*Reading passage*:
● ● ● ● ● ● ●

Armenia -- Head of the Civil Service Council Manvel Badalian, undated

Armenia -- Head of the Civil Service Council Manvel Badalian, undated

The head of a body overseeing Armenia’s state bureaucracy on Thursday accused government ministers of aggressively pushing patronage appointments of new civil servants affiliated with their respective political parties.


Manvel Badalian, chairman of the State Council on Civil Service, charged that the three parties making up the country’s ruling coalition are keen to place their members and loyalists in various government agencies in violation of an Armenian law adopted in 2002.

The law mandates the selection of ministry personnel and other civil servants on a solely competitive basis that takes into account their professional qualifications, rather than political views or affiliations. Badalian’s council, formed by the president of the republic, is tasked with holding relevant job contests, evaluating civil servants’ performance and protecting them against arbitrary dismissal.

Speaking at a weekly meeting of Prime Minister Tigran Sarkisian’s cabinet, Badalian angrily complained about unnamed ministers who he said are guided by partisanship and other “subjective approaches” in advocating various personnel appointments.

“Our parties seem to be becoming employment centers,” he said. “Because of them, many civil servants now carry different party membership cards in their pockets.”

● ● ● ● ● ● ●

*To be done*:
**a)** List each duty that the article about Armenia's civil service council assigns to Badalian's council.
**b)** In the article about Armenia's civil service council, rewrite the passage starting at "The law mandates" and ending at "various personnel appointments.", changing "job contests" to "hiring competitions".
**c)** Extend the article about Armenia's civil service council past its final sentence.

● ● ● ● ● ● ●

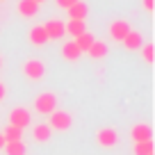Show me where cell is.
<instances>
[{
    "label": "cell",
    "mask_w": 155,
    "mask_h": 155,
    "mask_svg": "<svg viewBox=\"0 0 155 155\" xmlns=\"http://www.w3.org/2000/svg\"><path fill=\"white\" fill-rule=\"evenodd\" d=\"M73 41H75V46L80 48V53H87V50H89V46H91L94 41H96V37H94L91 32H82V34H78V37L73 39Z\"/></svg>",
    "instance_id": "obj_15"
},
{
    "label": "cell",
    "mask_w": 155,
    "mask_h": 155,
    "mask_svg": "<svg viewBox=\"0 0 155 155\" xmlns=\"http://www.w3.org/2000/svg\"><path fill=\"white\" fill-rule=\"evenodd\" d=\"M64 30H66V34H71V37L75 39L78 34L87 32V21H73V18H68V23H64Z\"/></svg>",
    "instance_id": "obj_13"
},
{
    "label": "cell",
    "mask_w": 155,
    "mask_h": 155,
    "mask_svg": "<svg viewBox=\"0 0 155 155\" xmlns=\"http://www.w3.org/2000/svg\"><path fill=\"white\" fill-rule=\"evenodd\" d=\"M2 137H5V141H21V137H23V130L16 126H7L5 132H2Z\"/></svg>",
    "instance_id": "obj_19"
},
{
    "label": "cell",
    "mask_w": 155,
    "mask_h": 155,
    "mask_svg": "<svg viewBox=\"0 0 155 155\" xmlns=\"http://www.w3.org/2000/svg\"><path fill=\"white\" fill-rule=\"evenodd\" d=\"M130 137H132V141H148L150 137H153V130H150V126H146V123H137V126H132Z\"/></svg>",
    "instance_id": "obj_10"
},
{
    "label": "cell",
    "mask_w": 155,
    "mask_h": 155,
    "mask_svg": "<svg viewBox=\"0 0 155 155\" xmlns=\"http://www.w3.org/2000/svg\"><path fill=\"white\" fill-rule=\"evenodd\" d=\"M153 2H155V0H144V9L146 12H153Z\"/></svg>",
    "instance_id": "obj_23"
},
{
    "label": "cell",
    "mask_w": 155,
    "mask_h": 155,
    "mask_svg": "<svg viewBox=\"0 0 155 155\" xmlns=\"http://www.w3.org/2000/svg\"><path fill=\"white\" fill-rule=\"evenodd\" d=\"M28 39H30V44H32V46H46V41H48V34H46L44 25H34V28L30 30Z\"/></svg>",
    "instance_id": "obj_11"
},
{
    "label": "cell",
    "mask_w": 155,
    "mask_h": 155,
    "mask_svg": "<svg viewBox=\"0 0 155 155\" xmlns=\"http://www.w3.org/2000/svg\"><path fill=\"white\" fill-rule=\"evenodd\" d=\"M73 2H78V0H57V7H62V9H68Z\"/></svg>",
    "instance_id": "obj_22"
},
{
    "label": "cell",
    "mask_w": 155,
    "mask_h": 155,
    "mask_svg": "<svg viewBox=\"0 0 155 155\" xmlns=\"http://www.w3.org/2000/svg\"><path fill=\"white\" fill-rule=\"evenodd\" d=\"M132 150H135V155H150L153 153V141H135V146H132Z\"/></svg>",
    "instance_id": "obj_20"
},
{
    "label": "cell",
    "mask_w": 155,
    "mask_h": 155,
    "mask_svg": "<svg viewBox=\"0 0 155 155\" xmlns=\"http://www.w3.org/2000/svg\"><path fill=\"white\" fill-rule=\"evenodd\" d=\"M141 55H144V59L148 64H153V44H146L144 50H141Z\"/></svg>",
    "instance_id": "obj_21"
},
{
    "label": "cell",
    "mask_w": 155,
    "mask_h": 155,
    "mask_svg": "<svg viewBox=\"0 0 155 155\" xmlns=\"http://www.w3.org/2000/svg\"><path fill=\"white\" fill-rule=\"evenodd\" d=\"M0 68H2V57H0Z\"/></svg>",
    "instance_id": "obj_27"
},
{
    "label": "cell",
    "mask_w": 155,
    "mask_h": 155,
    "mask_svg": "<svg viewBox=\"0 0 155 155\" xmlns=\"http://www.w3.org/2000/svg\"><path fill=\"white\" fill-rule=\"evenodd\" d=\"M59 55H62L66 62H78V59L82 57V53H80V48L75 46V41H64L62 48H59Z\"/></svg>",
    "instance_id": "obj_9"
},
{
    "label": "cell",
    "mask_w": 155,
    "mask_h": 155,
    "mask_svg": "<svg viewBox=\"0 0 155 155\" xmlns=\"http://www.w3.org/2000/svg\"><path fill=\"white\" fill-rule=\"evenodd\" d=\"M87 55H89L91 59H103V57H107V46L103 44V41H98V39H96V41L89 46Z\"/></svg>",
    "instance_id": "obj_16"
},
{
    "label": "cell",
    "mask_w": 155,
    "mask_h": 155,
    "mask_svg": "<svg viewBox=\"0 0 155 155\" xmlns=\"http://www.w3.org/2000/svg\"><path fill=\"white\" fill-rule=\"evenodd\" d=\"M32 135H34V139H37V141H41V144H44V141H48V139H50L53 130H50L48 123H39V126H34V128H32Z\"/></svg>",
    "instance_id": "obj_17"
},
{
    "label": "cell",
    "mask_w": 155,
    "mask_h": 155,
    "mask_svg": "<svg viewBox=\"0 0 155 155\" xmlns=\"http://www.w3.org/2000/svg\"><path fill=\"white\" fill-rule=\"evenodd\" d=\"M2 98H5V84L0 82V101H2Z\"/></svg>",
    "instance_id": "obj_24"
},
{
    "label": "cell",
    "mask_w": 155,
    "mask_h": 155,
    "mask_svg": "<svg viewBox=\"0 0 155 155\" xmlns=\"http://www.w3.org/2000/svg\"><path fill=\"white\" fill-rule=\"evenodd\" d=\"M23 75L30 78V80H41L46 75V64L41 59H28L23 64Z\"/></svg>",
    "instance_id": "obj_3"
},
{
    "label": "cell",
    "mask_w": 155,
    "mask_h": 155,
    "mask_svg": "<svg viewBox=\"0 0 155 155\" xmlns=\"http://www.w3.org/2000/svg\"><path fill=\"white\" fill-rule=\"evenodd\" d=\"M34 2H37V5H41V2H46V0H34Z\"/></svg>",
    "instance_id": "obj_26"
},
{
    "label": "cell",
    "mask_w": 155,
    "mask_h": 155,
    "mask_svg": "<svg viewBox=\"0 0 155 155\" xmlns=\"http://www.w3.org/2000/svg\"><path fill=\"white\" fill-rule=\"evenodd\" d=\"M66 12H68V18H73V21H87V16H89V5L84 2V0H78V2H73Z\"/></svg>",
    "instance_id": "obj_8"
},
{
    "label": "cell",
    "mask_w": 155,
    "mask_h": 155,
    "mask_svg": "<svg viewBox=\"0 0 155 155\" xmlns=\"http://www.w3.org/2000/svg\"><path fill=\"white\" fill-rule=\"evenodd\" d=\"M128 32H130V23H128L126 18H116V21L110 23V39H114L116 44L123 41Z\"/></svg>",
    "instance_id": "obj_6"
},
{
    "label": "cell",
    "mask_w": 155,
    "mask_h": 155,
    "mask_svg": "<svg viewBox=\"0 0 155 155\" xmlns=\"http://www.w3.org/2000/svg\"><path fill=\"white\" fill-rule=\"evenodd\" d=\"M50 116V130H57V132H66V130H71V126H73V116L68 114V112H64V110H55L53 114H48Z\"/></svg>",
    "instance_id": "obj_2"
},
{
    "label": "cell",
    "mask_w": 155,
    "mask_h": 155,
    "mask_svg": "<svg viewBox=\"0 0 155 155\" xmlns=\"http://www.w3.org/2000/svg\"><path fill=\"white\" fill-rule=\"evenodd\" d=\"M5 155H25L28 148H25L23 141H5Z\"/></svg>",
    "instance_id": "obj_18"
},
{
    "label": "cell",
    "mask_w": 155,
    "mask_h": 155,
    "mask_svg": "<svg viewBox=\"0 0 155 155\" xmlns=\"http://www.w3.org/2000/svg\"><path fill=\"white\" fill-rule=\"evenodd\" d=\"M96 141L103 146V148H112V146L119 144V132L114 128H101L96 132Z\"/></svg>",
    "instance_id": "obj_7"
},
{
    "label": "cell",
    "mask_w": 155,
    "mask_h": 155,
    "mask_svg": "<svg viewBox=\"0 0 155 155\" xmlns=\"http://www.w3.org/2000/svg\"><path fill=\"white\" fill-rule=\"evenodd\" d=\"M37 12H39V5L34 0H21L18 2V14L23 18H32V16H37Z\"/></svg>",
    "instance_id": "obj_14"
},
{
    "label": "cell",
    "mask_w": 155,
    "mask_h": 155,
    "mask_svg": "<svg viewBox=\"0 0 155 155\" xmlns=\"http://www.w3.org/2000/svg\"><path fill=\"white\" fill-rule=\"evenodd\" d=\"M34 110L39 112V114H53L55 110H57V96H55L53 91H44L39 94L37 98H34Z\"/></svg>",
    "instance_id": "obj_1"
},
{
    "label": "cell",
    "mask_w": 155,
    "mask_h": 155,
    "mask_svg": "<svg viewBox=\"0 0 155 155\" xmlns=\"http://www.w3.org/2000/svg\"><path fill=\"white\" fill-rule=\"evenodd\" d=\"M30 123H32V116H30V112L25 110V107H14V110L9 112V126H16V128H28Z\"/></svg>",
    "instance_id": "obj_4"
},
{
    "label": "cell",
    "mask_w": 155,
    "mask_h": 155,
    "mask_svg": "<svg viewBox=\"0 0 155 155\" xmlns=\"http://www.w3.org/2000/svg\"><path fill=\"white\" fill-rule=\"evenodd\" d=\"M150 155H153V153H150Z\"/></svg>",
    "instance_id": "obj_28"
},
{
    "label": "cell",
    "mask_w": 155,
    "mask_h": 155,
    "mask_svg": "<svg viewBox=\"0 0 155 155\" xmlns=\"http://www.w3.org/2000/svg\"><path fill=\"white\" fill-rule=\"evenodd\" d=\"M5 148V137H2V132H0V150Z\"/></svg>",
    "instance_id": "obj_25"
},
{
    "label": "cell",
    "mask_w": 155,
    "mask_h": 155,
    "mask_svg": "<svg viewBox=\"0 0 155 155\" xmlns=\"http://www.w3.org/2000/svg\"><path fill=\"white\" fill-rule=\"evenodd\" d=\"M44 30H46V34H48V41H57V39H62L64 34H66L62 18H48L44 23Z\"/></svg>",
    "instance_id": "obj_5"
},
{
    "label": "cell",
    "mask_w": 155,
    "mask_h": 155,
    "mask_svg": "<svg viewBox=\"0 0 155 155\" xmlns=\"http://www.w3.org/2000/svg\"><path fill=\"white\" fill-rule=\"evenodd\" d=\"M121 44L126 46L128 50H137V48H141V46H144V37H141L139 32H135V30H130V32L126 34V39H123Z\"/></svg>",
    "instance_id": "obj_12"
}]
</instances>
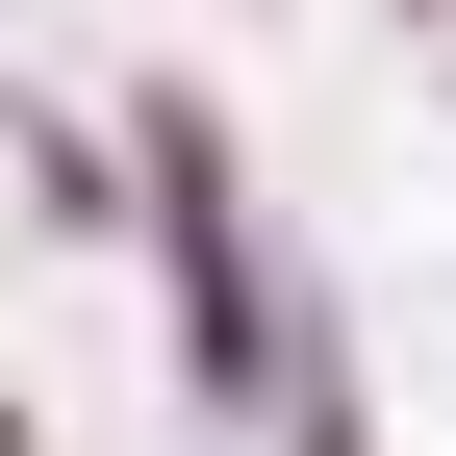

● ● ● ● ● ● ●

*Replies*:
**a)**
- Holding relevant job contests
- Evaluating civil servants' performance
- Protecting civil servants against arbitrary dismissal

**b)**
The law mandates the selection of ministry personnel and other civil servants on a solely competitive basis that takes into account their professional qualifications, rather than political views or affiliations. Badalian’s council, formed by the president of the republic, is tasked with holding relevant hiring competitions, evaluating civil servants’ performance and protecting them against arbitrary dismissal.

Speaking at a weekly meeting of Prime Minister Tigran Sarkisian’s cabinet, Badalian angrily complained about unnamed ministers who he said are guided by partisanship and other “subjective approaches” in advocating various personnel appointments.

**c)**
“Perhaps I am being a bit emotional but this is the reality. We will regret these phenomena tomorrow,” the official warned, demanding that the government “put an end to this arbitrary and subjective practice which has become more widespread lately.”

“You know better than I what’s going on, the candidates who are proposed to you and whom you are trying to push at any cost,” Badalian told ministers. He declined to name any official allegedly involved in the practice, however. Nor did he specify how many patronage appointments have been blocked by the State Council on Civil Service.

Sarkisian, who is affiliated with the main governing Republican Party of Armenia (HHK), seemed to take the extraordinary criticism seriously, urging the council to make full use of its legal powers in ensuring the integrity of the selection process. “We are expressing our support to the success of your mission,” he told Badalian.

None of several ministers interviewed by RFE/RL’s Armenian service after the cabinet session admitted lobbying for fellow party members or other loyalists seeking civil service positions. Armen Ashotian, a senior HHK figure who was appointed as education minister last year, said: “There have been no media reports on such practices in our ministry in the past year.”

“This is an unknown issue to me,” said Culture Minister Hasmik Poghosian, who has no party affiliation. Both Poghosian and Ashotian made clear at the same time that they find Badalian’s concerns justified.